→ **Problem requirements**
Copy out, word for word, the records between the line containing "How far away" and the line containing "11.8 meters", inclusive.

→ **Source data**
-------

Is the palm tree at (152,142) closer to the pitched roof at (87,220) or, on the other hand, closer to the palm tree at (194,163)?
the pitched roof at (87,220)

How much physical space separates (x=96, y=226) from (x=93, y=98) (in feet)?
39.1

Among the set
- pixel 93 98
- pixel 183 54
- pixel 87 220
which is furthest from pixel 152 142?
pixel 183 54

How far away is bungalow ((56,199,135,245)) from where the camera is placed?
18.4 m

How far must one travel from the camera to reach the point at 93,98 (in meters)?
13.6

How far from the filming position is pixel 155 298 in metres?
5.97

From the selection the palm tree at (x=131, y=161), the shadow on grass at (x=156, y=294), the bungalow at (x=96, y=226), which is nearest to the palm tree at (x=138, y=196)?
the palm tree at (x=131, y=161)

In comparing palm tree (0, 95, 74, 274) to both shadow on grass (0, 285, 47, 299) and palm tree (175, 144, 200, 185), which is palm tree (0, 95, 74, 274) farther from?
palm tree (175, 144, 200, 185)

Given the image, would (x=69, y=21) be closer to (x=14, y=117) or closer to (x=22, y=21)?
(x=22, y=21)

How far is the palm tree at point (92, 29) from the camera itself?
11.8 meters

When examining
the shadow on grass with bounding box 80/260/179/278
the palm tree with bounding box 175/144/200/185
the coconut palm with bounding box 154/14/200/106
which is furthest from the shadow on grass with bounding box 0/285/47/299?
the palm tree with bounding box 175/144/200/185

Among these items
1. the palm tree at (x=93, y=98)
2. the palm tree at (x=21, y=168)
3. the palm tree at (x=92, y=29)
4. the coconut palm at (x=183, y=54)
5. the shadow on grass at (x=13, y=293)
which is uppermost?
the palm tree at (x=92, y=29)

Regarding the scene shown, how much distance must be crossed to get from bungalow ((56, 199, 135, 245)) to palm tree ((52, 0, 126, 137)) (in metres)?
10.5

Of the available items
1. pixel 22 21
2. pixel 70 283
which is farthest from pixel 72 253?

-------

→ **Final result**
How far away is bungalow ((56,199,135,245)) from where the camera is placed?
18.4 m

How far must one travel from the camera to reach the point at 93,98 (in meters)?
13.6

How far from the filming position is pixel 155 298 in metres?
5.97

From the selection the palm tree at (x=131, y=161), the shadow on grass at (x=156, y=294), the bungalow at (x=96, y=226), which is nearest to the palm tree at (x=138, y=196)?
the palm tree at (x=131, y=161)

In comparing palm tree (0, 95, 74, 274) to both shadow on grass (0, 285, 47, 299) and palm tree (175, 144, 200, 185), which is palm tree (0, 95, 74, 274) farther from?
palm tree (175, 144, 200, 185)

Given the image, would (x=69, y=21) be closer to (x=14, y=117) or closer to (x=22, y=21)?
(x=22, y=21)

How far is the palm tree at point (92, 29) from the camera itself?
11.8 meters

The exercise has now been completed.